## ABOUT THIS EXERCISE
Quote the lines from the one containing "Trådløs Aux Bluetooth" through the one containing "Everything new in this spacious bath!", inclusive, reproducing each line word for word.

## MATERIAL FOR THIS EXERCISE
------------

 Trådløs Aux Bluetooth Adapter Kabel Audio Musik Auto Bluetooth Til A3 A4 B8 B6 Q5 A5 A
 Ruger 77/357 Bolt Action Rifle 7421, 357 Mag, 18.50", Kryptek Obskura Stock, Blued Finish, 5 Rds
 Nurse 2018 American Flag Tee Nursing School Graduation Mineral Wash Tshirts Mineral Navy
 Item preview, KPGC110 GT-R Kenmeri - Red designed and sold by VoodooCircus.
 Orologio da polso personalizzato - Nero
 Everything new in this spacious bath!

------------

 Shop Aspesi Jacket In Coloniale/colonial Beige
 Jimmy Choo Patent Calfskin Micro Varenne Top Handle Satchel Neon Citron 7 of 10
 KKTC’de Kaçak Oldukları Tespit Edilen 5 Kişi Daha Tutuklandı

------------

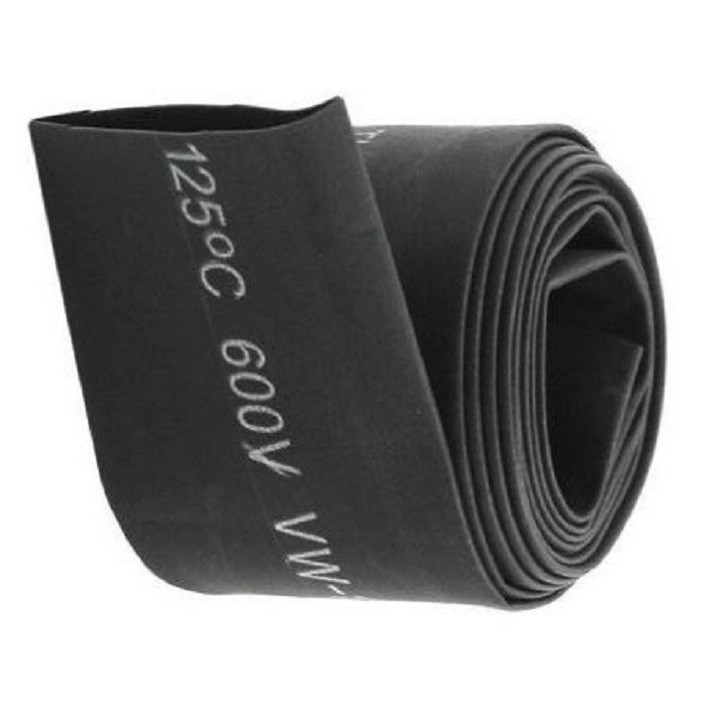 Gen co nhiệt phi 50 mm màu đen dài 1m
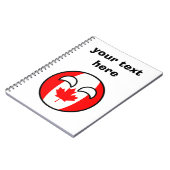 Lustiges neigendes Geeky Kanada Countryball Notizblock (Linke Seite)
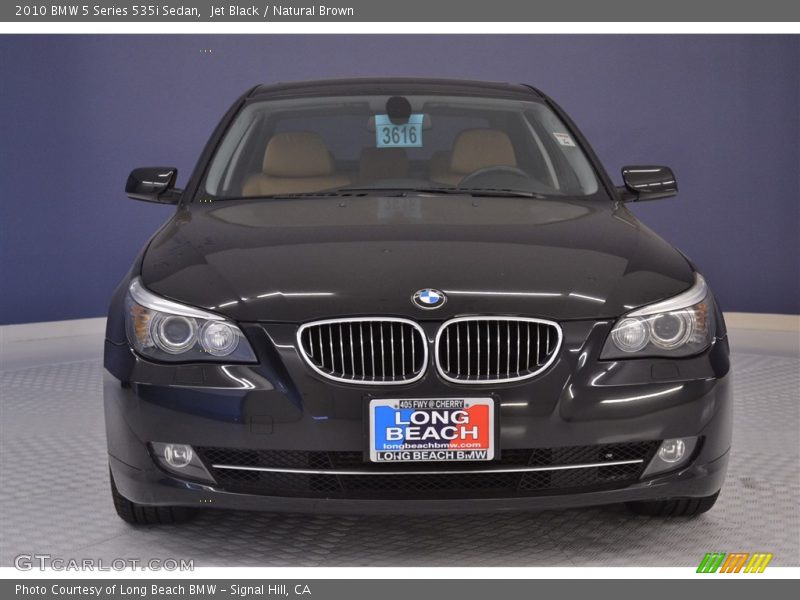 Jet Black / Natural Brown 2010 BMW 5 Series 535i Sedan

------------

## RESPONSE TO THIS EXERCISE
 Trådløs Aux Bluetooth Adapter Kabel Audio Musik Auto Bluetooth Til A3 A4 B8 B6 Q5 A5 A
 Ruger 77/357 Bolt Action Rifle 7421, 357 Mag, 18.50", Kryptek Obskura Stock, Blued Finish, 5 Rds
 Nurse 2018 American Flag Tee Nursing School Graduation Mineral Wash Tshirts Mineral Navy
 Item preview, KPGC110 GT-R Kenmeri - Red designed and sold by VoodooCircus.
 Orologio da polso personalizzato - Nero
 Everything new in this spacious bath!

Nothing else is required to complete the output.